_TEXTE FOURNI_.
Pour ce faire, il faut que les étudiants aient l'impression que l'accès reste possible. Certains économistes vous diront qu'on peut augmenter les frais de scolarité, parce que les étudiants rationnels comprennent que leur capacité de revenu finira par augmenter de 200 000 $, si bien qu'ils devraient pouvoir supporter une dette de 60 000 $. Malheureusement, un jeune de 18 ans issu de la classe ouvrière ne cadre pas avec ce modèle rationnel uniquement pour faire plaisir aux économistes. La notion de perception est très importante.

_JEU DE DONNÉES_.
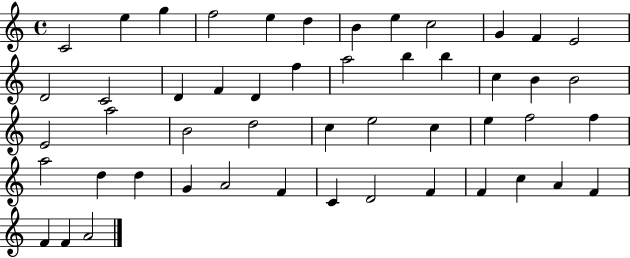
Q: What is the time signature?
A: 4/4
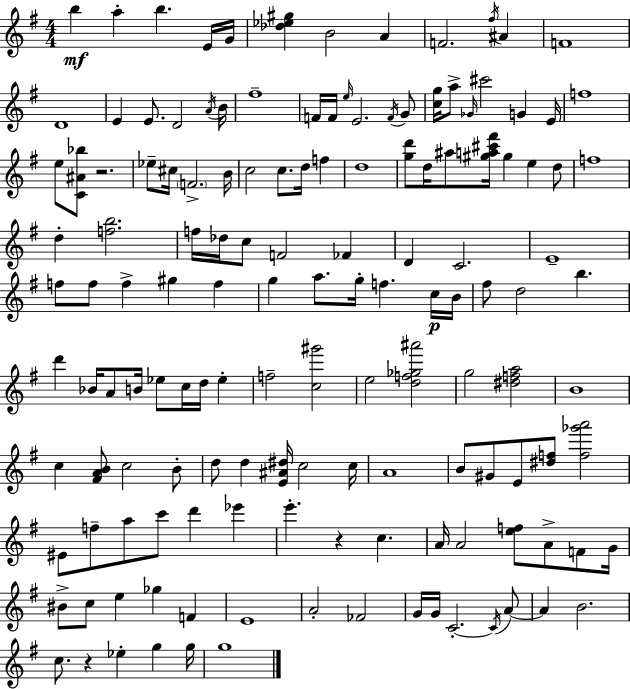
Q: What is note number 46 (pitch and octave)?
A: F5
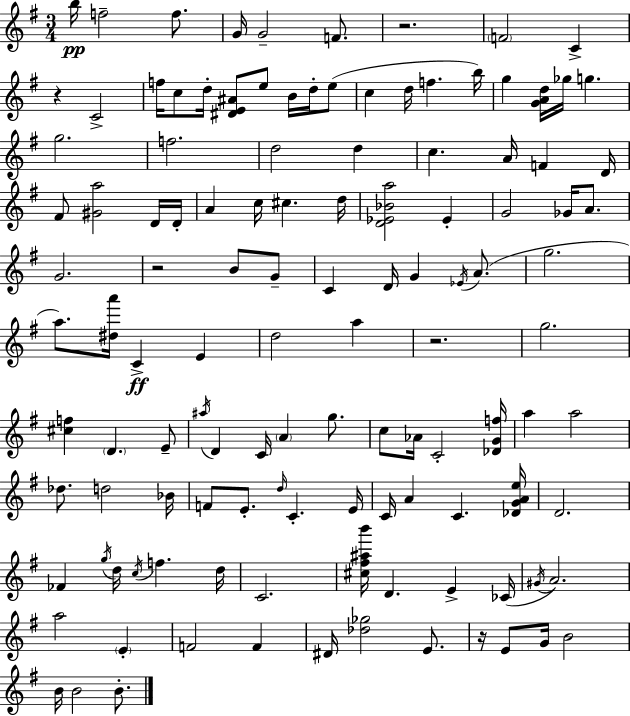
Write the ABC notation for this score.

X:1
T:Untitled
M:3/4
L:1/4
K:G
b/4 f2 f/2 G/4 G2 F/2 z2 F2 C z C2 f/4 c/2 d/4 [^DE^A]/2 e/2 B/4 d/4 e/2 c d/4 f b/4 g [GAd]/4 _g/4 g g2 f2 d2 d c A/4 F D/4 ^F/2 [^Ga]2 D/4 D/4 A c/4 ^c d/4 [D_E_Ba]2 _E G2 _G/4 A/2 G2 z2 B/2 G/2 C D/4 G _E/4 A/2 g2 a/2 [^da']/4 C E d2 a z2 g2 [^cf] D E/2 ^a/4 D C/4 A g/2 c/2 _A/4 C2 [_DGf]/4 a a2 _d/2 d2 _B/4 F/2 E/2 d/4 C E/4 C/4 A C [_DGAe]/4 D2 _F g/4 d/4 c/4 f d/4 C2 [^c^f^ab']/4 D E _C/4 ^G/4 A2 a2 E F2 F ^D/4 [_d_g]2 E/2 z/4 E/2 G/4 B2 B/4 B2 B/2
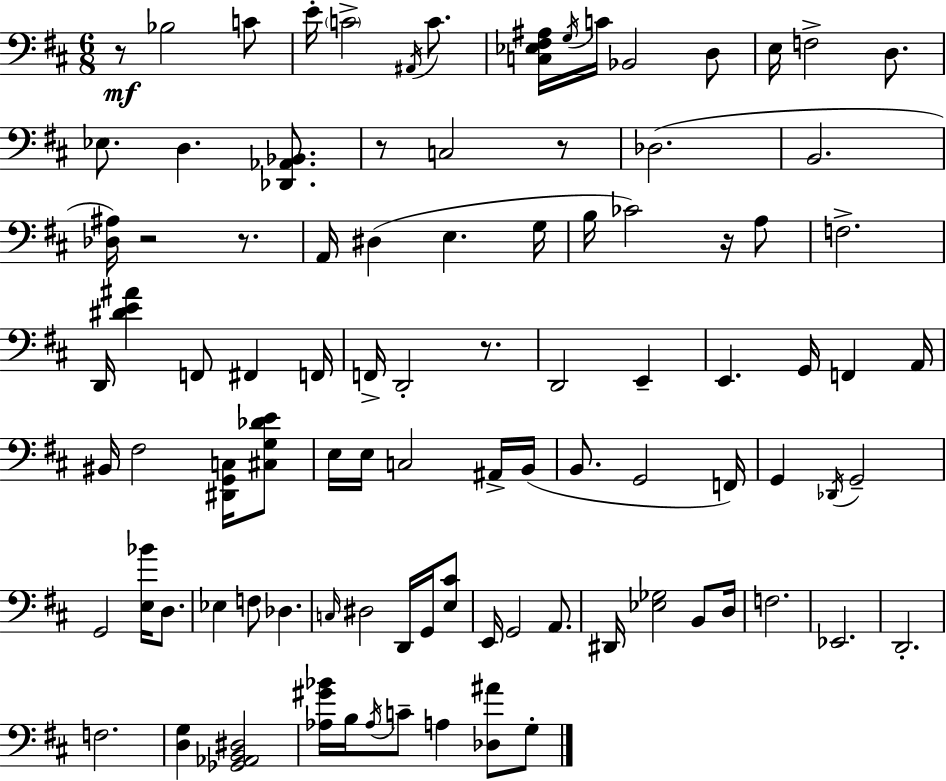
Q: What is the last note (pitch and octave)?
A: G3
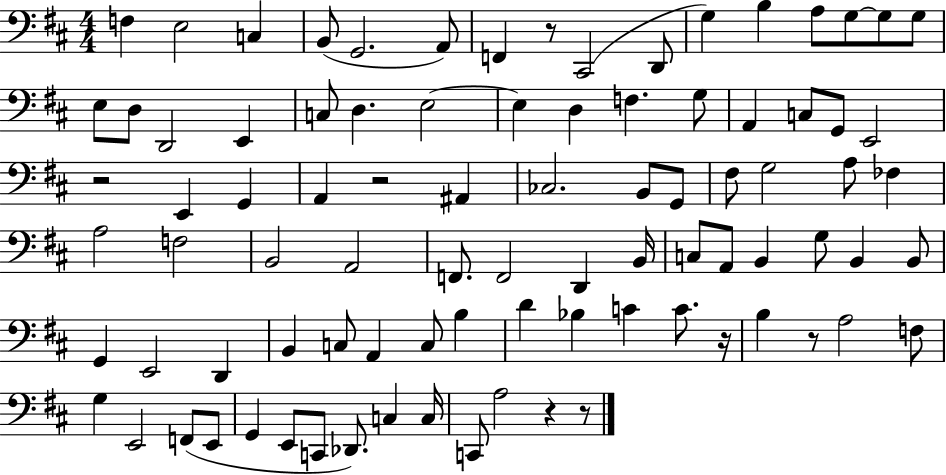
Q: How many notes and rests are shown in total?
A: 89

_CONSIGNE_. Pouvez-vous recopier mot pour mot, dans le texte fourni sur les frais de scolarité, le passage allant de « Pour ce faire, il » jusqu'à « est très importante. » ?

_CORRIGÉ_.
Pour ce faire, il faut que les étudiants aient l'impression que l'accès reste possible. Certains économistes vous diront qu'on peut augmenter les frais de scolarité, parce que les étudiants rationnels comprennent que leur capacité de revenu finira par augmenter de 200 000 $, si bien qu'ils devraient pouvoir supporter une dette de 60 000 $. Malheureusement, un jeune de 18 ans issu de la classe ouvrière ne cadre pas avec ce modèle rationnel uniquement pour faire plaisir aux économistes. La notion de perception est très importante.